=== Section Start ===
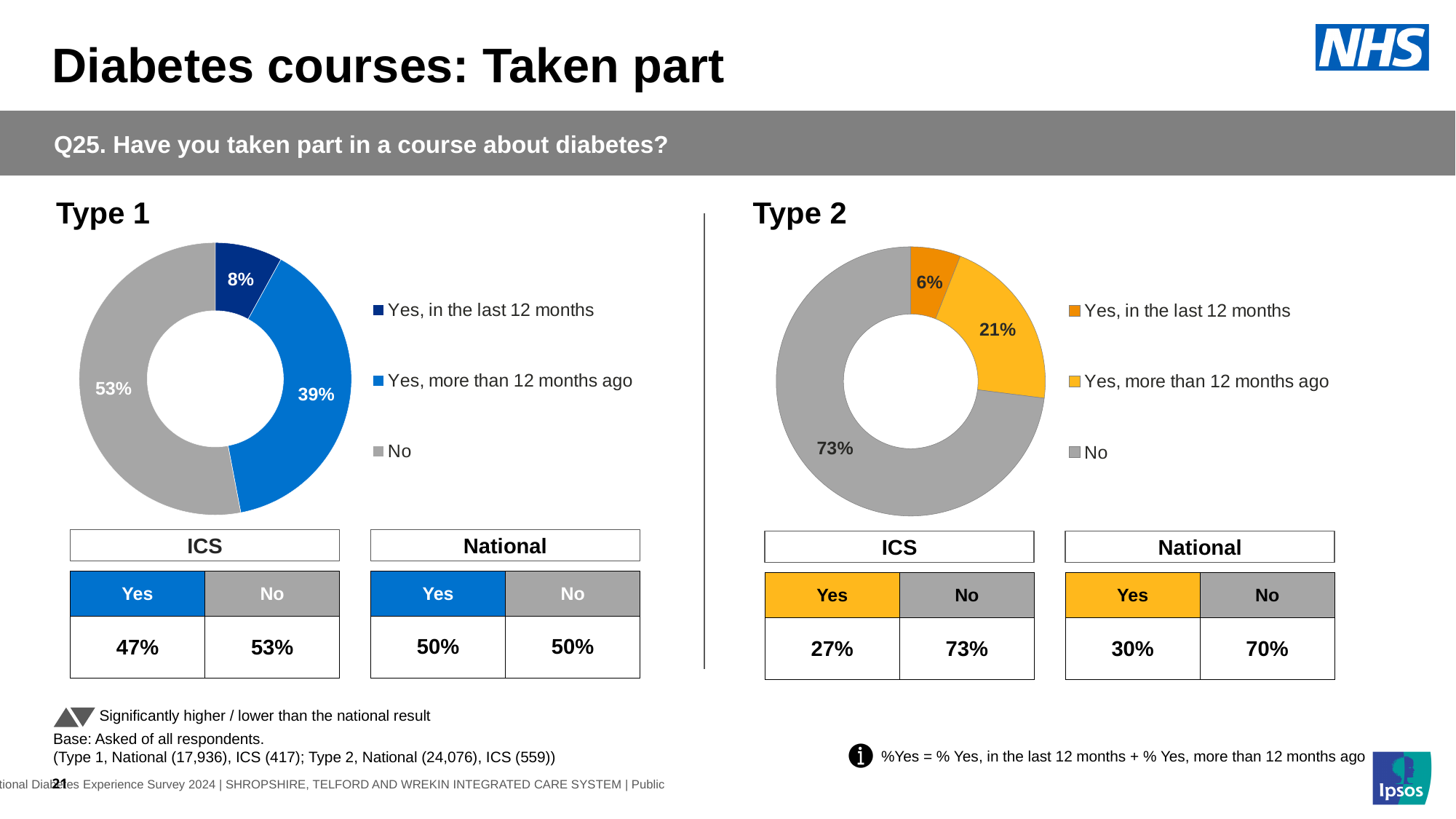
What kind of chart is used for Type 2? Doughnut chart Which is larger in the Type 2 chart: 'Yes, in the last 12 months' or 'Yes, more than 12 months ago'? Yes, more than 12 months ago In the Type 1 chart, what percentage of respondents answered 'Yes, more than 12 months ago'? 39% How many categories does the Type 1 chart show? 3 In the Type 2 chart, which category has the smallest share? Yes, in the last 12 months In the Type 1 chart, which category has the largest share? No In the Type 1 chart, what is the difference between the 'No' share and the 'Yes, more than 12 months ago' share? 14% In the Type 2 chart, what percentage of respondents answered 'No'? 73% What colour represents 'No' in the Type 2 chart? Grey In the Type 1 chart, what is the combined share of the two 'Yes' categories? 47% In the Type 2 chart, what percentage of respondents answered 'Yes, more than 12 months ago'? 21% In the Type 1 chart, what percentage of respondents answered 'Yes, in the last 12 months'? 8%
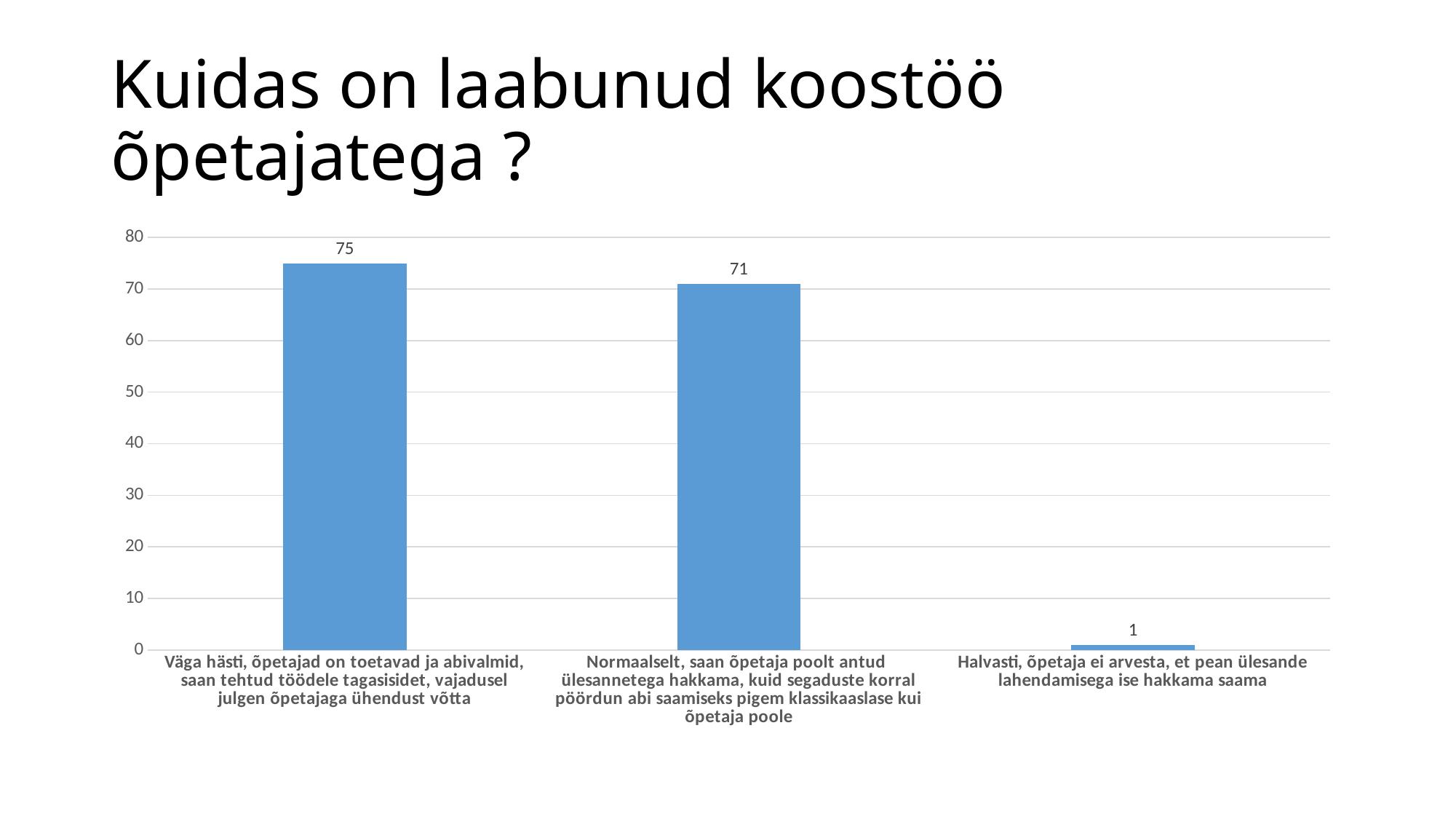
What is the value for the category "Halvasti, õpetaja ei arvesta, et pean ülesande lahendamisega ise hakkama saama"? 1 What is the value for the category "Väga hästi, õpetajad on toetavad ja abivalmid, saan tehtud töödele tagasisidet, vajadusel julgen õpetajaga ühendust võtta"? 75 What is the difference between the values for "Väga hästi..." and "Normaalselt..."? 4 Which category has the lowest value? Halvasti, õpetaja ei arvesta, et pean ülesande lahendamisega ise hakkama saama How many categories are shown on the chart? 3 What is the title of the slide? Kuidas on laabunud koostöö õpetajatega ? Which category has the highest value? Väga hästi, õpetajad on toetavad ja abivalmid, saan tehtud töödele tagasisidet, vajadusel julgen õpetajaga ühendust võtta What is the value for the category "Normaalselt, saan õpetaja poolt antud ülesannetega hakkama, kuid segaduste korral pöördun abi saamiseks pigem klassikaaslase kui õpetaja poole"? 71 What is the difference between the values for "Normaalselt..." and "Halvasti..."? 70 What kind of chart is shown on the slide? bar chart Is the value for "Normaalselt..." greater or less than 60? greater Which is larger: the value for "Väga hästi..." or the value for "Halvasti..."? Väga hästi...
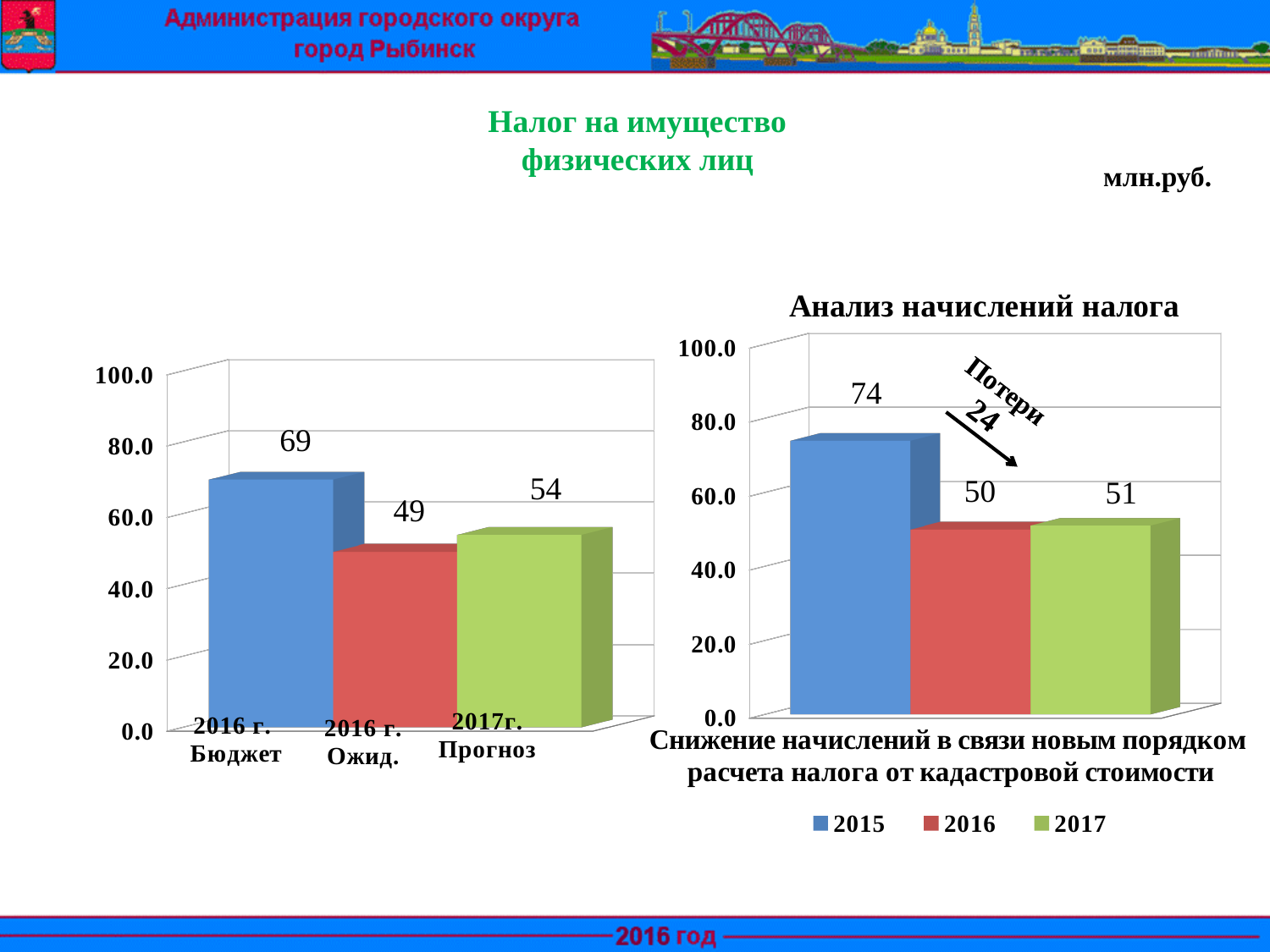
In the chart titled 'Анализ начислений налога', what is the value for 2016? 50 In the left chart, what is the difference between the values for 2016 г. Бюджет and 2016 г. Ожид.? 20 How many series does the legend of the chart titled 'Анализ начислений налога' list? 3 What kind of chart is the left chart? bar chart In the chart titled 'Анализ начислений налога', what is the value for 2015? 74 In the left chart, what is the value for 2017г. Прогноз? 54 In the left chart, which category has the highest value? 2016 г. Бюджет In the left chart, which category has the lowest value? 2016 г. Ожид. In the chart titled 'Анализ начислений налога', what is the difference between the values for 2015 and 2016? 24 In the left chart, what is the value for 2016 г. Ожид.? 49 In the chart titled 'Анализ начислений налога', which year has the highest value? 2015 In the left chart, what is the value for 2016 г. Бюджет? 69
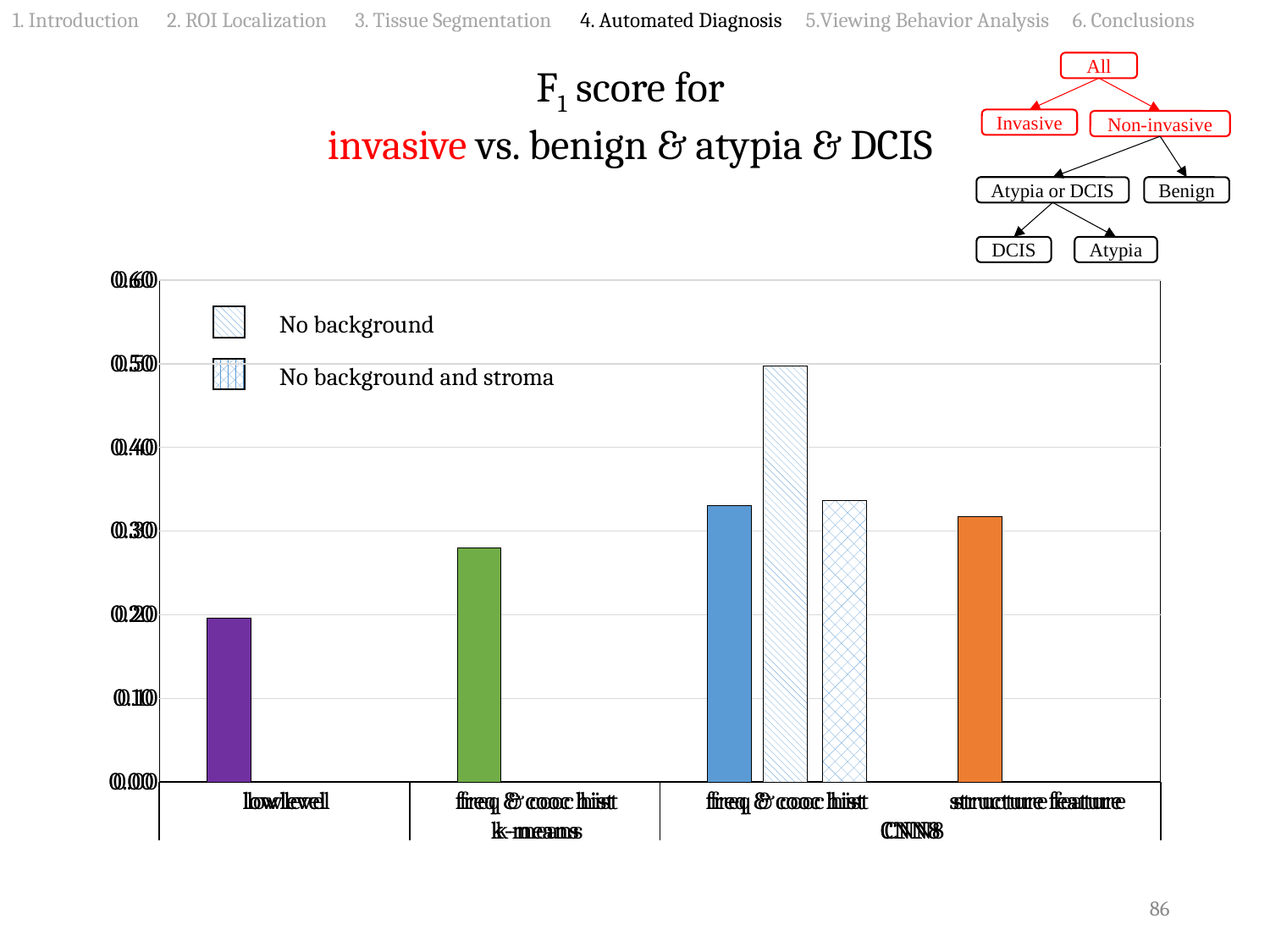
Is the value for low level greater or less than 0.10? greater What kind of chart is shown on the slide? bar chart Which bar is the tallest in the chart? No background (freq & cooc hist, CNN8) Which is larger, the bar for low level or the bar for freq & cooc hist under k-means? freq & cooc hist under k-means What are the two legend entries in the chart? No background; No background and stroma Is the value of the No background bar for freq & cooc hist under CNN8 greater or less than 0.40? greater For freq & cooc hist under CNN8, which is larger, the No background bar or the No background and stroma bar? No background Is the value for freq & cooc hist under k-means greater or less than 0.30? less How many entries does the chart legend list? 2 How many category labels are shown along the x axis? 4 Which category has the lowest bar in the chart? lowlevel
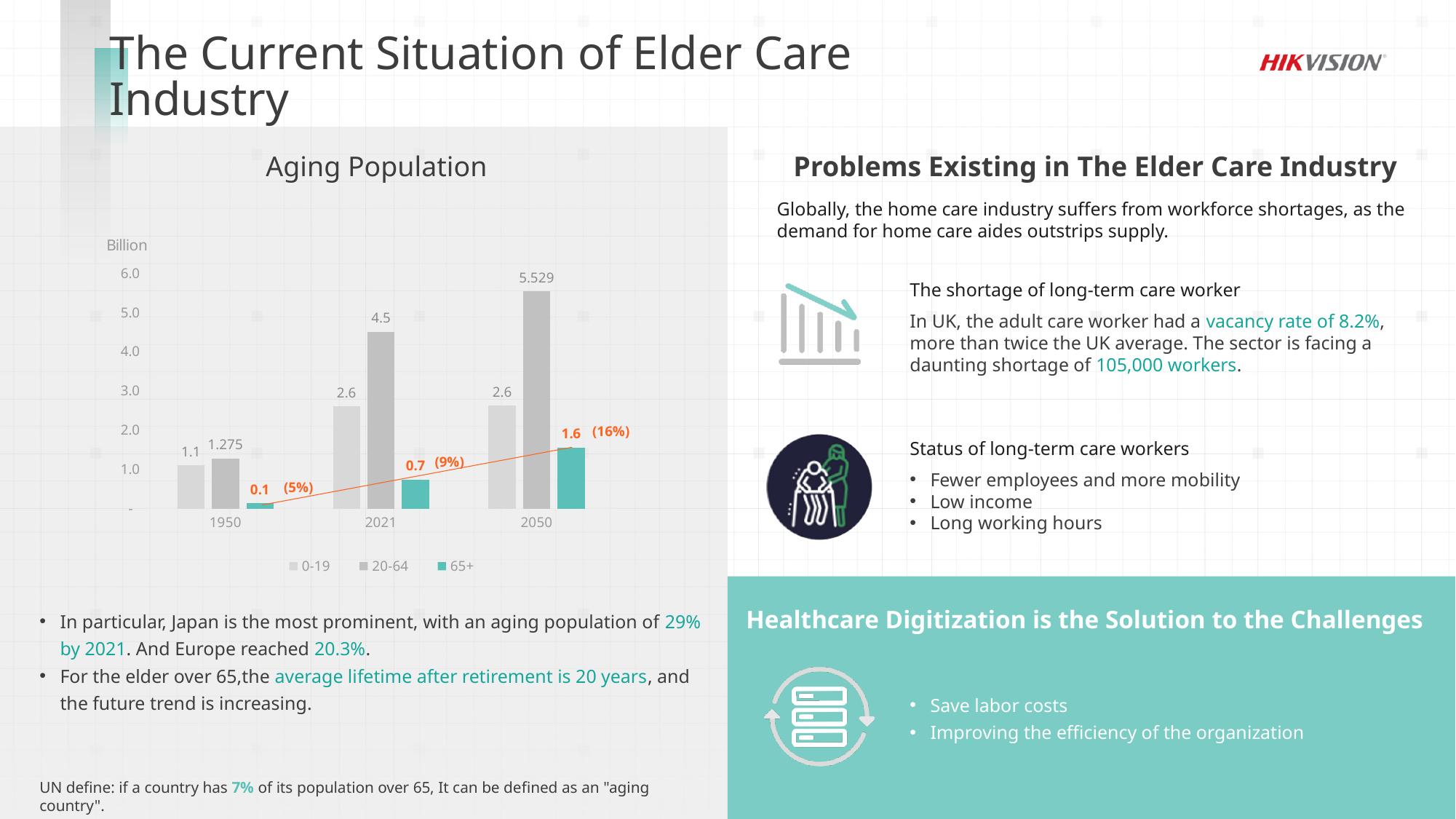
In the Aging Population chart, do the values for the 65+ series rise or fall from 1950 to 2050? rise In the Aging Population chart, which is larger in 2021: the 0-19 value or the 20-64 value? 20-64 How many series does the legend of the Aging Population chart list? 3 What type of chart is the Aging Population chart? bar chart In the Aging Population chart, what is the difference between the 20-64 values for 2050 and 2021? 1.029 In the Aging Population chart, which year has the highest value for the 65+ series? 2050 In the Aging Population chart, what is the value for the 20-64 series in 1950? 1.275 In the Aging Population chart, what is the value for the 0-19 series in 1950? 1.1 How many years are shown on the x axis of the Aging Population chart? 3 In the Aging Population chart, which year has the lowest value for the 20-64 series? 1950 In the Aging Population chart, what is the value for the 20-64 series in 2050? 5.529 In the Aging Population chart, what is the value for the 65+ series in 2021? 0.7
=== Section End ===
» Task statement:
Show, copied in full, every line of the entries above that contains the string "ülesande". Case counts.

» Result for this exercise:
What is the value for the category "Halvasti, õpetaja ei arvesta, et pean ülesande lahendamisega ise hakkama saama"? 1 What is the value for the category "Väga hästi, õpetajad on toetavad ja abivalmid, saan tehtud töödele tagasisidet, vajadusel julgen õpetajaga ühendust võtta"? 75 What is the difference between the values for "Väga hästi..." and "Normaalselt..."? 4 Which category has the lowest value? Halvasti, õpetaja ei arvesta, et pean ülesande lahendamisega ise hakkama saama How many categories are shown on the chart? 3 What is the title of the slide? Kuidas on laabunud koostöö õpetajatega ? Which category has the highest value? Väga hästi, õpetajad on toetavad ja abivalmid, saan tehtud töödele tagasisidet, vajadusel julgen õpetajaga ühendust võtta What is the value for the category "Normaalselt, saan õpetaja poolt antud ülesannetega hakkama, kuid segaduste korral pöördun abi saamiseks pigem klassikaaslase kui õpetaja poole"? 71 What is the difference between the values for "Normaalselt..." and "Halvasti..."? 70 What kind of chart is shown on the slide? bar chart Is the value for "Normaalselt..." greater or less than 60? greater Which is larger: the value for "Väga hästi..." or the value for "Halvasti..."? Väga hästi...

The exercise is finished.